§ Aim of the task
Only the text belongs in the copy: retype each record exactly as it appears.

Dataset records
▬▬▬▬▬▬▬▬▬▬
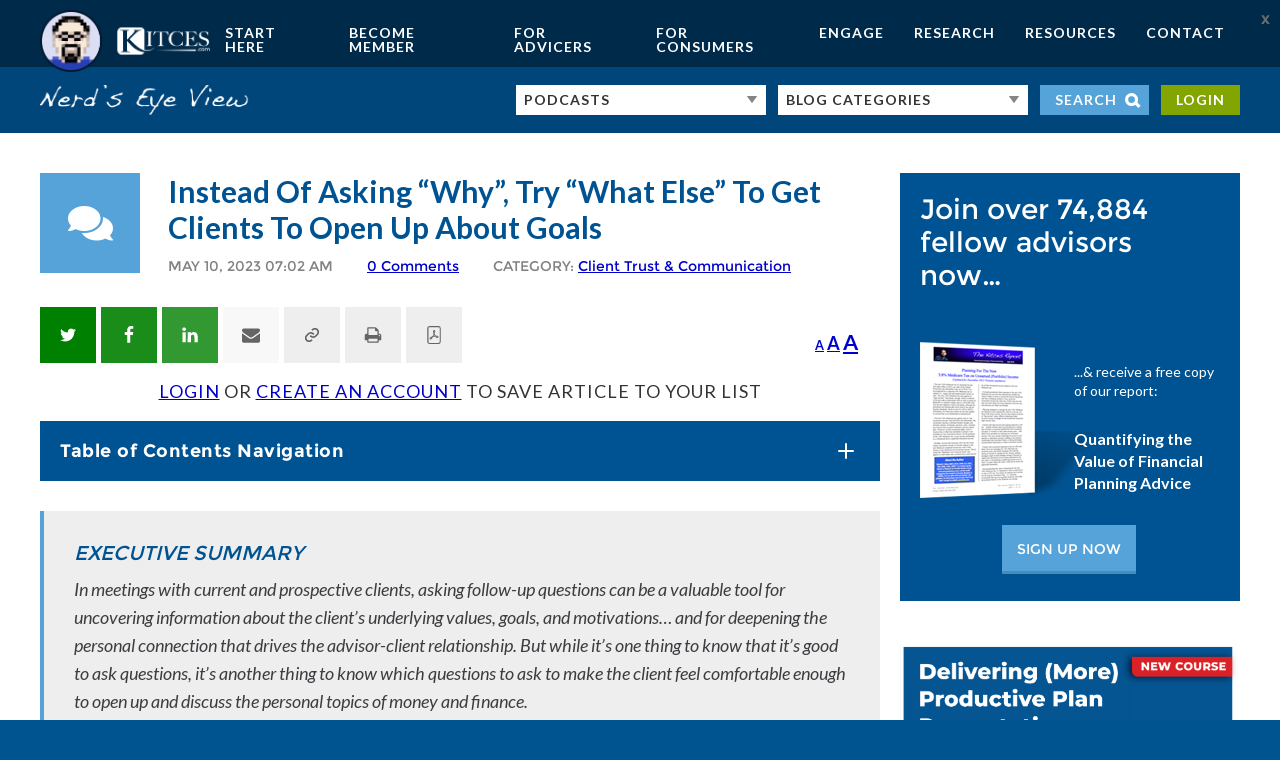

--- FILE ---
content_type: text/css
request_url: https://www.kitces.com/wp-content/plugins/kitces-star-rating/src/styles/index.css?v=1766077111&ver=1766077111&ctv=1766077111
body_size: 675
content:
/*! Keep this comment Frontend Styles */.star-ratings{padding:1.875rem 0;margin:0 auto}.star-ratings__question{max-width:19.375rem;margin:0 auto 1rem;line-height:38px;text-align:center}.star-ratings__star{display:block;width:2.5rem;min-width:3.75rem;height:2.5rem;padding:0 1.75rem;background-repeat:no-repeat;background-position:50%;background-size:contain;background-image:url(./../images/nerd-fill.png);opacity:.3;-webkit-transition:opacity .3s;transition:opacity .3s}.star-ratings__star.selected,.star-ratings__star.show{background-image:url("[data-uri]")}.star-ratings__star.selected.star-ratings-nerd,.star-ratings__star.show.star-ratings-nerd{opacity:1;background-image:url(./../images/nerd-fill.png)}.star-ratings__star:hover{cursor:pointer}.star-ratings__stars{display:-webkit-box;display:-ms-flexbox;display:flex;-webkit-box-pack:justify;-ms-flex-pack:justify;justify-content:space-between;max-width:18.75rem;margin:0 auto}.star-ratings__message{max-width:300px;margin:1rem auto 0;text-align:center}.star-ratings__message p{margin:0}.star-ratings__message p.hide{display:none}.star-ratings__popup{position:fixed;bottom:20px;left:20px;background-color:#fff;border:2px solid #002a4a;border-radius:10px;width:465px;opacity:0;z-index:5;pointer-events:none}.star-ratings__popup,.star-ratings__popup.visible{-webkit-transition:opacity .5s;transition:opacity .5s}.star-ratings__popup.closed{opacity:0}.star-ratings__popup .close{float:right;margin:5px;line-height:15px;text-decoration:none}.star-ratings__popup .close:after{content:"✕"}.kitces-sharing.is-inline .star-ratings__wrapper-header .star-ratings{padding:0}.kitces-sharing.is-inline .star-ratings__wrapper-header .star-ratings__question{margin:0 auto .5rem;font-size:1rem;line-height:1.5}.kitces-sharing.is-inline .star-ratings__wrapper-header .star-ratings__stars{max-width:12.5rem}.kitces-sharing.is-inline .star-ratings__wrapper-header .star-ratings__star{width:1.25rem;min-width:2.5rem;height:1.25rem;padding:0 .75rem}@media only screen and (min-width:768px){.star-ratings__popup.visible{opacity:1;pointer-events:auto}}


--- FILE ---
content_type: application/javascript; charset=UTF-8
request_url: https://kitces.disqus.com/count-data.js?2=https%3A%2F%2Fwww.kitces.com%2Fblog%2Fclient-prospect-meeting-follow-up-questions-what-else-start-with-why%2F
body_size: 335
content:
var DISQUSWIDGETS;

if (typeof DISQUSWIDGETS != 'undefined') {
    DISQUSWIDGETS.displayCount({"text":{"and":"and","comments":{"zero":"0 Comments","multiple":"{num} Comments","one":"1 Comment"}},"counts":[{"id":"https:\/\/www.kitces.com\/blog\/client-prospect-meeting-follow-up-questions-what-else-start-with-why\/","comments":0}]});
}

--- FILE ---
content_type: image/svg+xml
request_url: https://www.kitces.com/wp-content/themes/michael-kitces/src/images/mobile-menu-chevron.svg
body_size: -523
content:
<svg width="22" height="22" fill="none" xmlns="http://www.w3.org/2000/svg"><path d="M5.317 8.348c.436-.446 1.043-.481 1.576 0l3.908 3.747 3.908-3.747c.533-.481 1.141-.446 1.574 0 .436.445.408 1.197 0 1.615-.406.418-4.695 4.502-4.695 4.502a1.095 1.095 0 0 1-1.576 0S5.725 10.38 5.317 9.963c-.409-.418-.436-1.17 0-1.615z" fill="#fff"/></svg>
▬▬▬▬▬▬▬▬▬▬
§ Your response
--- FILE ---
content_type: text/css
request_url: https://www.kitces.com/wp-content/plugins/kitces-star-rating/src/styles/index.css?v=1766077111&ver=1766077111&ctv=1766077111
body_size: 675
content:
/*! Keep this comment Frontend Styles */.star-ratings{padding:1.875rem 0;margin:0 auto}.star-ratings__question{max-width:19.375rem;margin:0 auto 1rem;line-height:38px;text-align:center}.star-ratings__star{display:block;width:2.5rem;min-width:3.75rem;height:2.5rem;padding:0 1.75rem;background-repeat:no-repeat;background-position:50%;background-size:contain;background-image:url(./../images/nerd-fill.png);opacity:.3;-webkit-transition:opacity .3s;transition:opacity .3s}.star-ratings__star.selected,.star-ratings__star.show{background-image:url("[data-uri]")}.star-ratings__star.selected.star-ratings-nerd,.star-ratings__star.show.star-ratings-nerd{opacity:1;background-image:url(./../images/nerd-fill.png)}.star-ratings__star:hover{cursor:pointer}.star-ratings__stars{display:-webkit-box;display:-ms-flexbox;display:flex;-webkit-box-pack:justify;-ms-flex-pack:justify;justify-content:space-between;max-width:18.75rem;margin:0 auto}.star-ratings__message{max-width:300px;margin:1rem auto 0;text-align:center}.star-ratings__message p{margin:0}.star-ratings__message p.hide{display:none}.star-ratings__popup{position:fixed;bottom:20px;left:20px;background-color:#fff;border:2px solid #002a4a;border-radius:10px;width:465px;opacity:0;z-index:5;pointer-events:none}.star-ratings__popup,.star-ratings__popup.visible{-webkit-transition:opacity .5s;transition:opacity .5s}.star-ratings__popup.closed{opacity:0}.star-ratings__popup .close{float:right;margin:5px;line-height:15px;text-decoration:none}.star-ratings__popup .close:after{content:"✕"}.kitces-sharing.is-inline .star-ratings__wrapper-header .star-ratings{padding:0}.kitces-sharing.is-inline .star-ratings__wrapper-header .star-ratings__question{margin:0 auto .5rem;font-size:1rem;line-height:1.5}.kitces-sharing.is-inline .star-ratings__wrapper-header .star-ratings__stars{max-width:12.5rem}.kitces-sharing.is-inline .star-ratings__wrapper-header .star-ratings__star{width:1.25rem;min-width:2.5rem;height:1.25rem;padding:0 .75rem}@media only screen and (min-width:768px){.star-ratings__popup.visible{opacity:1;pointer-events:auto}}


--- FILE ---
content_type: application/javascript; charset=UTF-8
request_url: https://kitces.disqus.com/count-data.js?2=https%3A%2F%2Fwww.kitces.com%2Fblog%2Fclient-prospect-meeting-follow-up-questions-what-else-start-with-why%2F
body_size: 335
content:
var DISQUSWIDGETS;

if (typeof DISQUSWIDGETS != 'undefined') {
    DISQUSWIDGETS.displayCount({"text":{"and":"and","comments":{"zero":"0 Comments","multiple":"{num} Comments","one":"1 Comment"}},"counts":[{"id":"https:\/\/www.kitces.com\/blog\/client-prospect-meeting-follow-up-questions-what-else-start-with-why\/","comments":0}]});
}

--- FILE ---
content_type: image/svg+xml
request_url: https://www.kitces.com/wp-content/themes/michael-kitces/src/images/mobile-menu-chevron.svg
body_size: -523
content:
<svg width="22" height="22" fill="none" xmlns="http://www.w3.org/2000/svg"><path d="M5.317 8.348c.436-.446 1.043-.481 1.576 0l3.908 3.747 3.908-3.747c.533-.481 1.141-.446 1.574 0 .436.445.408 1.197 0 1.615-.406.418-4.695 4.502-4.695 4.502a1.095 1.095 0 0 1-1.576 0S5.725 10.38 5.317 9.963c-.409-.418-.436-1.17 0-1.615z" fill="#fff"/></svg>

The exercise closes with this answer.